高齢者が賃貸住宅への入居を断られるケースが後を絶たない。大家の約7割が高齢者に住宅を貸すことに拒否感があるという現状について報告。

1人暮らしの高齢者が住居探しで困難を抱える現状や、孤独死や残された物の処理への懸念がある背景について述べられている。

支援法人や民間のサービスを活用し、高齢者が安心して住居を見つけるための取り組みについて報告。

「部屋が借りられない」1人暮らしの高齢者 苦しい賃貸事情 100歳時代の歩き方

1人暮らしの高齢者が賃貸住宅への入居を断られるケースが後を絶たない。国土交通省の調査によると、大家の約7割が高齢者に住宅を貸すことに拒否感があるという。孤独死などのリスクへの懸念があるとみられる。1人暮らしの高齢者は増加の一途で、対策は急務だ。

東京都内の分譲マンションに賃貸で住んでいた自営業の74歳の男性は昨年6月に妻に先立たれ、1人で暮らしていた。今年4月、部屋の所有者から「売却する」と立ち退きを求められた。男性は不動産会社で部屋を探したが、希望した3つの物件はいずれも断られた。

「都営住宅も条件に合う物件は空きがないようで、もうだめだと思った」

男性は役所に紹介された居住支援法人「高齢者住まい相談室こたつ」(東京都立川市)に駆け込んだ。

居住支援法人は都道府県から指定を受け、住まいの確保が困難な高齢者などの入居を支援する。高齢者住まい相談室こたつは、デイサービスなどを運営する「こたつ生活介護」が平成29年に開設。松田朗室長は「身寄りのない1人暮らしの高齢者の住居探しはハードルが高い」と話す。

1人暮らしの高齢者は令和2年時点で738万人。22年までには1千万人を超えるとの推計もある。国交省の調査によると、高齢者に対して拒否感がある大家は66%。高齢者の入居を制限する理由は「居室内での死亡事故などに対する不安」が約9割と圧倒的に多かった。孤独死のほか、残された物の処理などの懸念もあるとみられる。日本少額短期保険協会の調査では、孤独死で残された物の処理に平均23万7218円、原状回復に平均39万7158円かかるという。

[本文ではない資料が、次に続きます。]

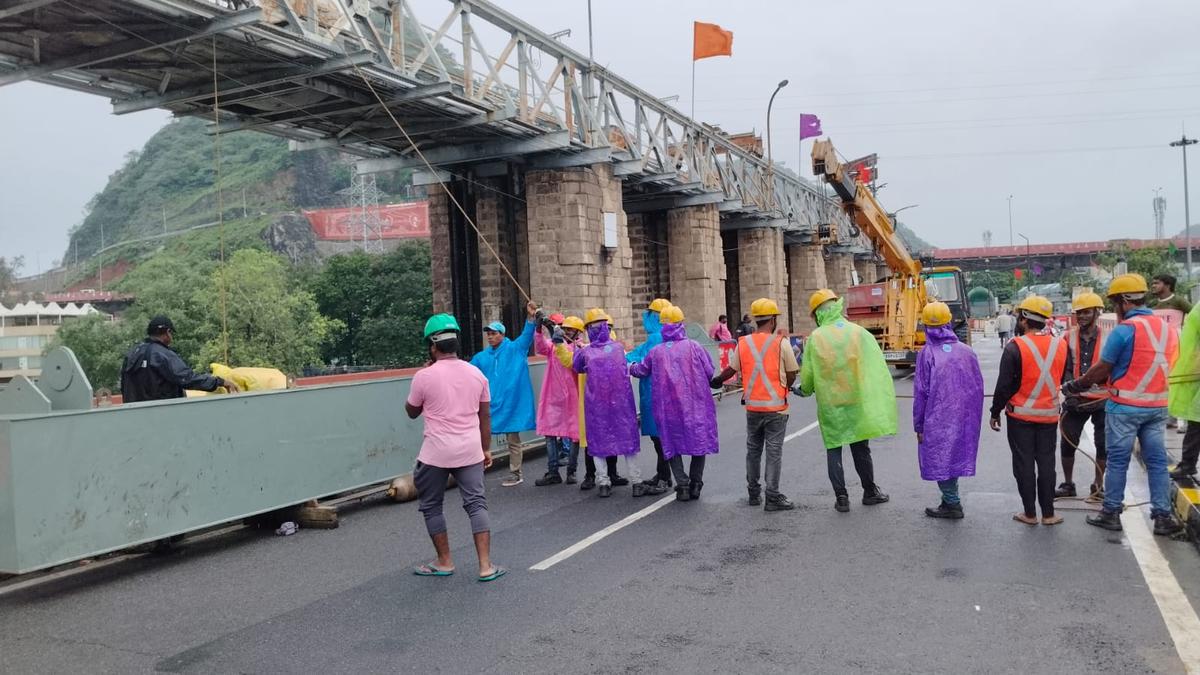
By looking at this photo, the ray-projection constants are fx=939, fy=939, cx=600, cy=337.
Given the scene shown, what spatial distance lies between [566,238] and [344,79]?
637cm

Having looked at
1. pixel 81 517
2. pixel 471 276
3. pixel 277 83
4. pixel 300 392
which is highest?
pixel 277 83

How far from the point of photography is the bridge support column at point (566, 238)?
1842cm

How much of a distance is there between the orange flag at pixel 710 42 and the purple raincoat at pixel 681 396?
15019mm

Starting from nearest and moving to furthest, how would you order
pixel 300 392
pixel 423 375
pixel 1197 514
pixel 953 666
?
pixel 953 666 → pixel 423 375 → pixel 1197 514 → pixel 300 392

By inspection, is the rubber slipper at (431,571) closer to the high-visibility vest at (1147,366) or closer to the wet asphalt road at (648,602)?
the wet asphalt road at (648,602)

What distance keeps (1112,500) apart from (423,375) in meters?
4.92

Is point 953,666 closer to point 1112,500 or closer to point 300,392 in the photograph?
point 1112,500

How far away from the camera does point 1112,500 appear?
22.0 feet

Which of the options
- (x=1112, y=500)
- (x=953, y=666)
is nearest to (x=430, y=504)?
(x=953, y=666)

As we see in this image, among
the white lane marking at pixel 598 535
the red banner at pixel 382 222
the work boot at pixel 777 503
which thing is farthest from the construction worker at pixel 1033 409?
the red banner at pixel 382 222

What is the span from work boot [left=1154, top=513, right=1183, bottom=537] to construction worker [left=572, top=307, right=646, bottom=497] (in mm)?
4096

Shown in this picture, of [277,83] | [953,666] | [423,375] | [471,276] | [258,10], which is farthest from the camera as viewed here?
[471,276]

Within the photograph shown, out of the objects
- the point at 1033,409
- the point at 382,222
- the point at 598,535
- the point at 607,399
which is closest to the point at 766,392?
the point at 607,399

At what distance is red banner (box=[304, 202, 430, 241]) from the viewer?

高齢者ならではのハードルもある。高齢者などの住宅探しを支援する、東京都台東区の「家や不動産」の會田雄一代表取締役によると、年金暮らしや歩行困難のため「家賃5万円以内」「1階またはエレベーター付き」など、条件が厳しくなりがちだという。會田さんは「大家さんや管理会社も生活がかかっている。誰が悪いわけではない。高齢者の住まい探しには公的な支援も必要だ」と話す。

冒頭の男性は介護保険制度を利用しておらず、親族もいないため、まず民間の身元保証サービスを利用。見守りサービスがついた家賃債務保証も契約し、部屋を借りることができた。